As gigantes de tecnologia e streaming elevaram o tom na discussão sobre a reforma tributária. Um grupo que reúne empresas como Google, Meta, Netflix, Amazon, iFood, Uber e Shein encaminhou ao governo e ao Congresso um pedido formal para prorrogar o prazo de adaptação às novas regras fiscais, previstas para entrar em vigor em 1º de janeiro de 2026.
O argumento central é técnico, mas os impactos são amplos. Atualmente, essas companhias operam sob regimes especiais que permitem consolidar várias operações em uma única nota fiscal. Com a reforma, cada transação deverá gerar um documento individual contendo informações como CPF e CEP do cliente. O salto estimado é exponencial: de algumas centenas de milhares de notas para mais de 26 bilhões de emissões anuais.
A engrenagem fiscal que preocupa as big techs
A mudança, que busca aumentar a transparência e a rastreabilidade das operações, ameaça colapsar os sistemas fiscais caso não haja um cronograma de transição. A Associação Brasileira de Mobilidade e Tecnologia (Amobitec), a Strima e a Camara-e.net — entidades que representam as empresas do setor — afirmam que o cenário atual pode gerar “uma chuva de judicialização” se as regras forem aplicadas sem clareza técnica.

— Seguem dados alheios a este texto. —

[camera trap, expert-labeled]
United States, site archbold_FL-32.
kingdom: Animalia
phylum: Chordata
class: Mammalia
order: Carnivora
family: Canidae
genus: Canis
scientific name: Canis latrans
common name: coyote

André Porto, diretor-executivo da Amobitec, reforçou que o setor apoia a reforma tributária, mas alerta que “nenhuma empresa quer correr o risco de multas por descumprir regras que ainda não estão totalmente definidas”.
As companhias pedem a criação de um prazo de adaptação específico para as obrigações acessórias, além da suspensão temporária de penalidades durante a transição. Também solicitam que o modelo atual de emissão consolidada continue sendo aceito até que os novos sistemas estejam testados e estáveis.
Desafio técnico e risco de sobrecarga
A preocupação vai além das empresas. O ponto crítico é a capacidade da infraestrutura pública para processar o volume inédito de dados. Com dezenas de bilhões de notas fiscais sendo geradas anualmente, especialistas questionam se os sistemas municipais e federais terão robustez suficiente para evitar quedas, atrasos e inconsistências.
Quase metade dos municípios brasileiros ainda não aderiu ao portal nacional da Nota Fiscal de Serviços Eletrônica (NFS-e), o que aumenta a apreensão sobre a uniformização e compatibilidade dos sistemas. Caso os governos locais não consigam acompanhar o ritmo, empresas podem ficar impedidas de emitir notas ou sofrer penalidades indevidas — o que afetaria a arrecadação e o funcionamento do mercado digital.
Movimentos no Congresso e próximos passos
A pressão das big techs já começou a surtir efeito no Legislativo. O relatório do Projeto de Lei Complementar (PLP) 108/2024, que regulamenta parte da reforma, passou a incluir a possibilidade de emissão de documentos fiscais consolidados, medida que alivia a carga operacional das plataformas digitais.
Ainda assim, o setor considera o ajuste insuficiente e busca ampliar o período de adaptação. As propostas devem ser avaliadas pela Comissão de Constituição e Justiça (CCJ) do Senado, com votação prevista para o dia 17 deste mês.
A contagem regressiva segue apertada: o governo quer cumprir o cronograma da reforma, mas o setor digital alerta que o curto prazo pode travar o sistema e desencadear um ciclo de litígios e perdas bilionárias. Entre inovação e arrecadação, o Brasil enfrenta um teste decisivo de capacidade tecnológica e gestão fiscal.